Thursday, October 1, 2009

Living With PTSD

I believe I help a lot of veterans with my booklets and newsletters. And since I very rarely meet anyone I have helped, I sometimes have visions that maybe their lives have improved above and beyond any compensation they receive from the VA; that maybe they no longer have to live with Vietnam every day. I try to imagine that my life is much better, and the war doesn't bother me so much now. And then something will happen...

The other day on the news someone mentioned Vietnam as the war we lost, and I felt a deep rage. My wife shocked her friends at work because she says our family motto is you can never have enough ammo. Just minutes ago, I was outside on my porch during a hard rain like Nam rain. I stared at the woods, listening, and remembered what it was like to sit in the cave dark night soaked beneath a poncho while waiting to die. I haven't gotten over the war. I live with it, and I try not to think about what I might have been or what direction my life could have taken without Vietnam. And I feel nothing but anger toward the Vietnamese. Some veterans say they forgive their enemies and can move on. I can't forgive. I turn to ice inside when I think about Vietnamese.

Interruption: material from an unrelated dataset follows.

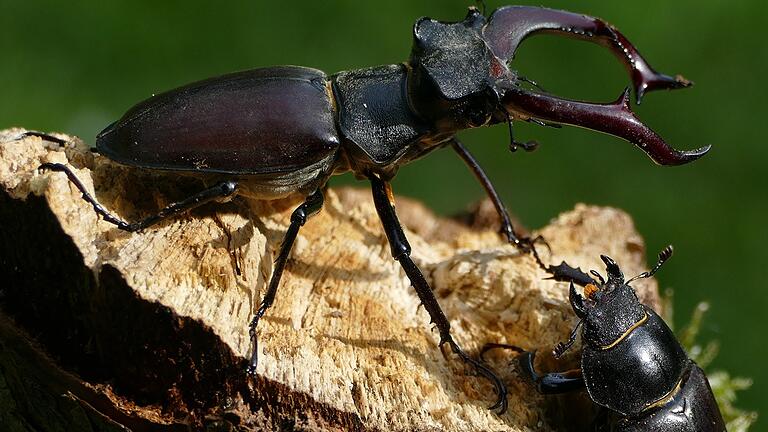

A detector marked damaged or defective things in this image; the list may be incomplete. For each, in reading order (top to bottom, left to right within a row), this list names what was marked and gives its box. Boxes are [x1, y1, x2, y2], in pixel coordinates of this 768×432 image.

splintered wood [0, 129, 660, 432]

The official Vietnam News Agency recently said that by the time Americans left at the end of 1975, three million Vietnamese had been killed, four million wounded, and two million were affected by toxic chemicals including Agent Orange. The agency said that fifty thousand children were born deformed in the first ten years after the war. It also said that a recent survey of areas around Danang found nearly 41% of the population were either dead, missing, or wounded by the time the war ended. About ten years ago, 80% of all Vietnamese were under twenty years old. Of course, they want us to pay them money. To me that brings up one question...We lost?
I don't feel sorry for them. We all lost in one way or another. The bad thing is our government gives them money with both hands, while veterans have to fight for every dime in compensation. I also read that there were 2.8 million men in-country or in combat during the war. Thirty years later there are less than a million (800,000) left alive: two million gone in 30 years. We are dying at a rate equal or faster than World War 2 or Korean vets.

One of my best friends from childhood was shot in the butt in Nam while crawling under fire on some Agent Orange defoliated hill up north. He lay there two days before choppers could get in. Years later, with no family history of cancer, he developed a tumor at the site of the bullet wound. A cancer so rare that doctors say there have only been a few cases recorded this century. The VA said Agent Orange had nothing to do with it. It moved into his lymph system. They removed his lymph system on his entire left side. He said he would shoot himself rather than go through more therapy. He just turned 51 when this happened, and he died a few months later when the artery in his leg ruptured and he bled out in front of his kids. The war is still killing us.

Another Marine veteran from the New Orleans area, who I never met, but who I had tried to help for over five years by listening and giving advice, wrote me that last Christmas and told me he went blind from diabetes. I felt like someone tore my stomach out. He was like family to me, even though we had never met. I didn't know how to comfort him, and I am angry at the system that would stall a highly decorated combat veteran for years with petty delays and unsympathetic treatment.

While reading the newspaper, I saw a section about what famous war protesters are doing now. It said Jane Fonda divides her time between her zillion acre ranch in Montana and Atlanta. That really upset me. A small town Marine like Robert Garwood, who spent his entire young life as a prisoner for fifteen years, can be branded as a traitor. But Jane Fonda, who got more men killed than any NVA unit, walks free. Oh, she did apologize once on television, an apology that meant nothing. She is an American who watched while prisoners were tortured, who sat behind enemy antiaircraft guns and acted like she was shooting down American planes. And she walks free, filthy rich off American blood.

There are constant reminders of the war all around me, but when I receive a letter from a veteran who became service-connected for PTSD because of my booklets or advice, I feel it is all worthwhile. I can almost forget that I’m 100% myself, and maybe helping other vets is my mission in life. Each combat veteran must deal with their war their own way. I have been lucky. My way is to help other vets. Maybe that’s why I survived.